Beschrijving aandoening
Een beenlengteverschil betekent dat de afstand tussen spina iliaca anterior superior en hiel links verschillend is ten opzichte van rechts. Er is sprake van een vertraging of een versnelling van de groei in één of beide benen. Een beenlengteverschil <2 cm komt bij ongeveer 50% van de volwassenen voor. Er kunnen verschillende oorzaken voor een beenlengteverschil zijn: aanlegstoornis, paralyse, infectie, trauma, tumor, heupdysplasie en congenitale vaatanomalieën. Van de aanwijsbare oorzaken komen traumata waarschijnlijk het meest frequent voor.
Een beenlengteverschil kan aanleiding geven tot een compensatoire scoliose (of houdingsscoliose).
Een beenlengteverschil geeft vaak pas klachten bij overbelasting [38]. Jeugdigen kunnen klachten aangeven zoals mank lopen of een spitsvoet.
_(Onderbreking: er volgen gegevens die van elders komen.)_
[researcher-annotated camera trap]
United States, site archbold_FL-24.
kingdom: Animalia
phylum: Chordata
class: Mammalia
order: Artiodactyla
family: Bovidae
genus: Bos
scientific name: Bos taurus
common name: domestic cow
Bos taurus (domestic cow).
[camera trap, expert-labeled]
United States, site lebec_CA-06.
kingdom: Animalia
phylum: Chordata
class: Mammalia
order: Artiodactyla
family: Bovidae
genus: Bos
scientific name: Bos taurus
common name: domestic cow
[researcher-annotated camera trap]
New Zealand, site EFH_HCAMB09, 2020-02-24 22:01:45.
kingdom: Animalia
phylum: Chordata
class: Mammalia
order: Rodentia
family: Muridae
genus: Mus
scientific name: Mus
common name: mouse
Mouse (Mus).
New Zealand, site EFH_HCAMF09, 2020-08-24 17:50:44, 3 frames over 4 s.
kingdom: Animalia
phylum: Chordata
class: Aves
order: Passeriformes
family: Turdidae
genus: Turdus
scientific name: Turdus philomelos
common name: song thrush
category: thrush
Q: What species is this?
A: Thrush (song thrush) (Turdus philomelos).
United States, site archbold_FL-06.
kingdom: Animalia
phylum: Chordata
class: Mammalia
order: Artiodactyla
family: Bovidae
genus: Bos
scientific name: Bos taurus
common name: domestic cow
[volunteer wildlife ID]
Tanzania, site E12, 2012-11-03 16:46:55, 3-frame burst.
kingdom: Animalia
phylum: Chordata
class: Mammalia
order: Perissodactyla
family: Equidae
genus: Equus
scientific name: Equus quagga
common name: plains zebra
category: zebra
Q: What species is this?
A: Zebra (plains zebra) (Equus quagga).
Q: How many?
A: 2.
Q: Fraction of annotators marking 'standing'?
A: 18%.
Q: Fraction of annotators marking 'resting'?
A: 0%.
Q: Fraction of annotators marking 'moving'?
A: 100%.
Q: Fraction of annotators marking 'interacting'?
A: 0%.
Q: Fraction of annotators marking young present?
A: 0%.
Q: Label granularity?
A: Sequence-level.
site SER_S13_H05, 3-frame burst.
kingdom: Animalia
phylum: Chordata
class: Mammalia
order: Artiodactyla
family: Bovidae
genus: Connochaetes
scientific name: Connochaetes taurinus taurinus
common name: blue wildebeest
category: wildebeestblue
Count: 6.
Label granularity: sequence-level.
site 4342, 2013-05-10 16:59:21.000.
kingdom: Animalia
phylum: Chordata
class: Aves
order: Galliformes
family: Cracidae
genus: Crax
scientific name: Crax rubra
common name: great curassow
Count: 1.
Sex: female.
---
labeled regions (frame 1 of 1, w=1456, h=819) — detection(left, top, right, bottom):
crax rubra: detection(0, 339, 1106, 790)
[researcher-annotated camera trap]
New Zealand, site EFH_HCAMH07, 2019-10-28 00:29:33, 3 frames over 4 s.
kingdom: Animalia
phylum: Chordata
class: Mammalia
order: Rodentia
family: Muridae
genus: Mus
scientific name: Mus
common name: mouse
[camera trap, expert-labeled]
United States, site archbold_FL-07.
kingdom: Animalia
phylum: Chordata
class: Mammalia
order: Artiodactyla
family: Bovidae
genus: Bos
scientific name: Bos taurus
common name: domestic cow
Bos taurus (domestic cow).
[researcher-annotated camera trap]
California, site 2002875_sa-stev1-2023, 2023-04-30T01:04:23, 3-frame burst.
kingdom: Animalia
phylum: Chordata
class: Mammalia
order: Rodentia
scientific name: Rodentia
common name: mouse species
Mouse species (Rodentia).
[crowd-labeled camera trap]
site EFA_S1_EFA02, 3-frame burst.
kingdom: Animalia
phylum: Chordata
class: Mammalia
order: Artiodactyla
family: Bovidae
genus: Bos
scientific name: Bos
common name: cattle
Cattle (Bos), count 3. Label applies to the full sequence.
Daarnaast kan de jeugdige pijnklachten in been of rug ervaren.
Anamnese
In de anamnese bij jeugdigen met een beenlengteverschil worden de volgende punten nagevraagd:
- Klachten en duur van de klachten
- Opmerkingen van ouders over een beenlengteverschil
- Beenfracturen of osteomyelitis in het verleden
- Aangeboren (familiaire) heupafwijkingen
(Aanvullend) lichamelijk onderzoek
Het onderzoek naar een beenlengteverschil wordt op indicatie verricht. Afhankelijk van de leeftijd van de jeugdige kiest de jeugdarts voor onderzoek in liggende of staande houding. Bij het lichamelijk onderzoek bij jeugdigen met een (mogelijk) beenlengteverschil worden de volgende punten onderzocht:
- Onderzoek in liggende houding: Bij het beoordelen van de beenlengte ligt het kind op de rug, geheel recht, het gezicht in de middenpositie. De benen zijn gestrekt en de voeten wijzen naar boven. Vervolgens wordt beoordeeld of de onderzijde van de hielen en de binnenzijde van de enkels gelijk liggen. Vervolgens worden de heupen en knieën in negentig graden flexie gebracht. In deze houding is een verschil in lengte van de bovenbenen het meest duidelijk. Een beenlengteverschil kan wijzen op aanwezigheid van een eenzijdig (sub)luxeerbare heup, zie de JGZ-richtlijn Heupdysplasie Deze linkt opent in een nieuw tabblad. Wanneer het kind op de buik wordt gelegd met de knieën in 90 graden zal een verschil in lengte van de onderbenen het meest duidelijk zichtbaar zijn.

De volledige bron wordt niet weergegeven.